Neuroprotective effect of silymarin-loaded nanoliposomes against monosodium glutamate-induced cerebellar motor deficit and Purkinje cell damage in experimental rats via PI3K/AKT pathway activation.

BACKGROUND AND AIM: This study investigated the ameliorative effect of Silymarin-nanoliposome (SLNPs) against monosodium glutamate (MSG)-induced cerebellar toxicity, illuminating its impact on motor coordination. METHODS: Forty male Wistar albino rats were divided into four groups. Group I (control group): rats received 2 mL of 0.9% NaCl solution; Group II (SLNPs group): rats received SLNPs with a dose of 500 μg/kg bw orally; Group III (MSG group): rats received 3.5 mg/kg bw of MSG intraperitoneally; and Group IV: rats received combined treatment of MSG + SLNPs for ten consecutive days. RESULTS: MSG-induced cerebellar motor incoordination is represented by increased falls in rats and decreased tow latency spent on the rotarod test. Moreover, MSG altered cerebellar histological structure and significantly (p < 0.05) decreased antioxidant system activity and protein levels of phosphorylated phosphoinositide 3-kinases (p-PI3K), phosphorylated protein kinase B (p-AKT), and brain-derived neurotrophic factor (BDNF). Additionally, there is a decrease in the immunoexpression of nuclear factor erythroid 2-related factor 2 (Nrf2) and gene expression of heme oxygenase-1 (HO-1), tropomyosin receptor kinase B (TrkB), and anti-apoptotic B-cell lymphoma-2 (Bcl-2), alongside an increase in the sera and protein levels of proinflammatory cytokines tumor necrosis factor-alpha (TNF-α), interleukin-6 (IL-6), interleukin-1 beta (IL-1β), immunoexpression of glial fibrillary acidic protein (GFAP), nuclear factor kabba beta (NF-κB), caspase-3, and gene expression of proapoptotic Bax.
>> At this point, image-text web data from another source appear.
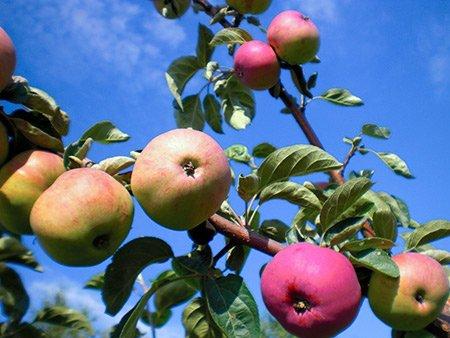 Описание сорта яблони красавица сада: фото яблок, важные характеристики, урожайность с дерева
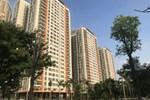 Mua chung cư cao cấp 4,2 tỷ cho thuê, sau 5 năm rao 2,8 tỷ không ai hỏi-2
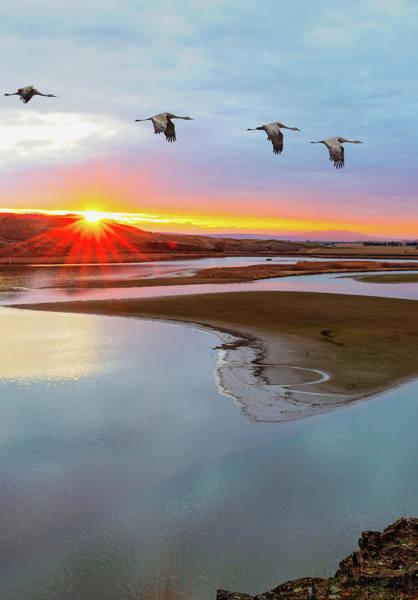 Sandhill Cranes At Scooteney Reservoir Wa Poster
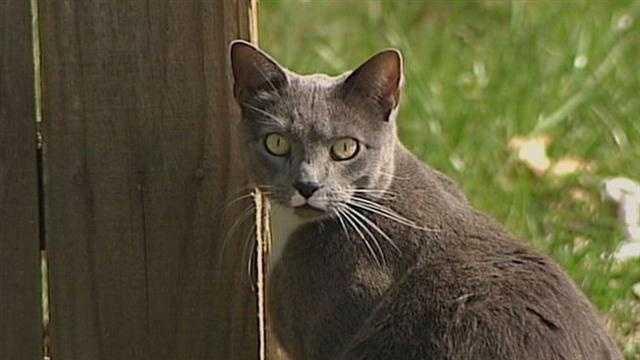 Stray cat trap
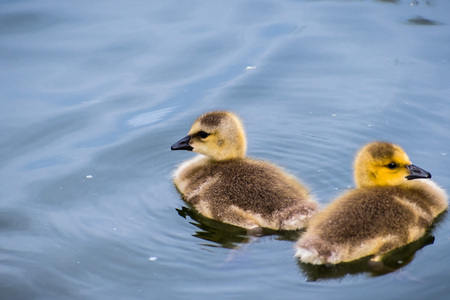 Two Canada Goslings (Branta canadensis) swimming on a lake, Golden Gate Park, San Francisco, California
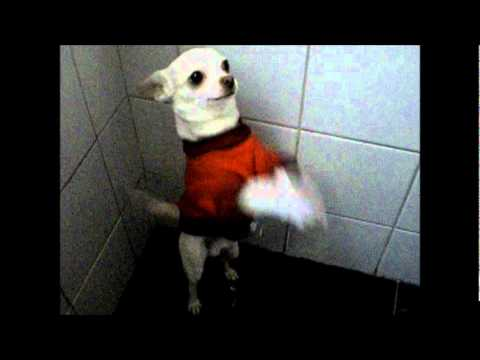 Chihuahua bailando el wakawaka
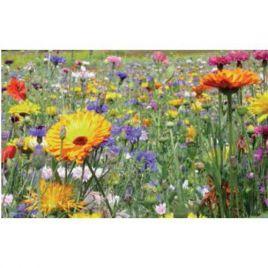 Мультиколор гномики семена цветочной смеси (Nova Flore)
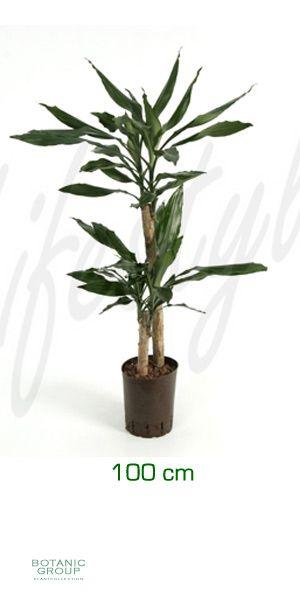 dracaena fragrans drachenbaum pflanzen pflanzgef e. Black Bedroom Furniture Sets. Home Design Ideas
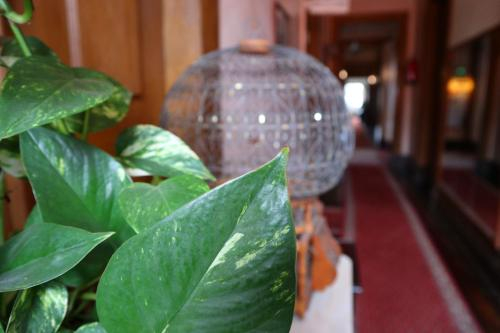 Alegre Hotel, Mealhada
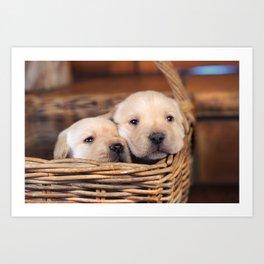Puppies Labrador Retriever Art Print
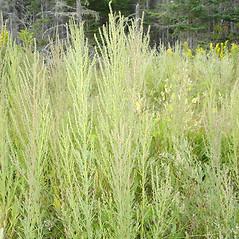 Plant form: Suaeda calceoliformis. ~ By Jill Weber. ~ Copyright © 2021 Jill Weber. ~ jillweber03[at]gmail.com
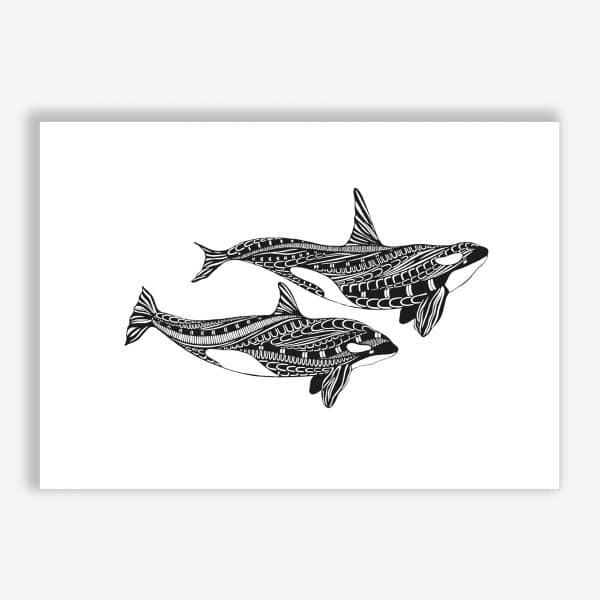 Killer whales – The wild
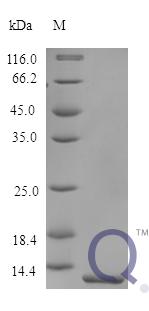 QP10179 Trefoil factor 2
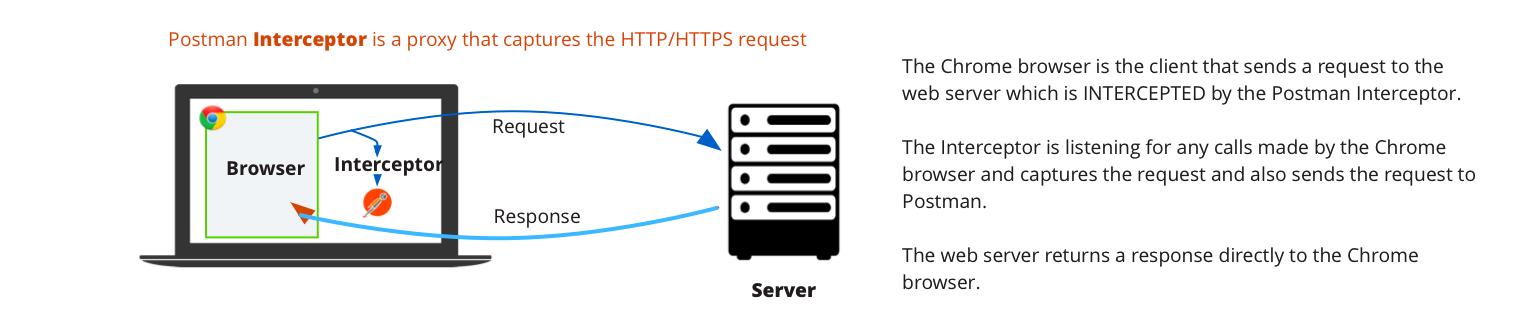 Client proxy settings in Postman - Postman Blog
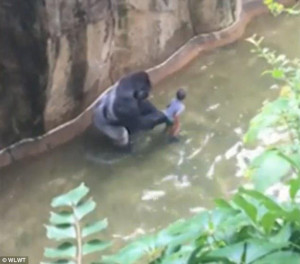 Γορίλας τραβάει και σέρνει 4χρονο αγοράκι σε ζωολογικό κήπο (photo)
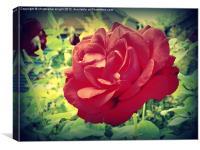 The English Rose, Canvas Print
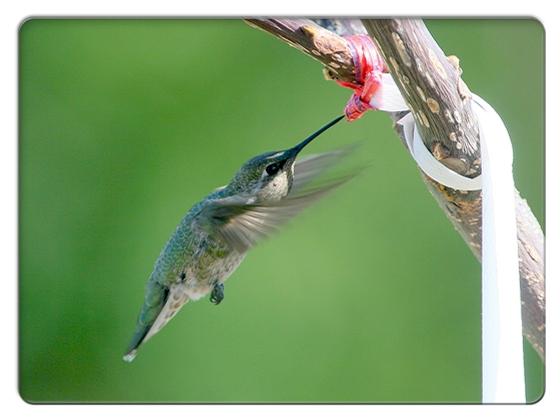FC2_Humming Bird 2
However, SLNPs prevented MSG-induced cerebellar toxicity, improving motor coordination and morphological structure by enhancing antioxidant, anti-inflammatory, and anti-apoptotic activity by stimulating the PI3K/AKT pathway. CONCLUSION: The current study indicated that SLNP administration protects against MSG-induced cerebellar damage, preventing cerebellar oxidative stress, inflammation, and apoptosis, opening the door to examining its clinical use in preventing MSG-induced cerebellar motor incoordination.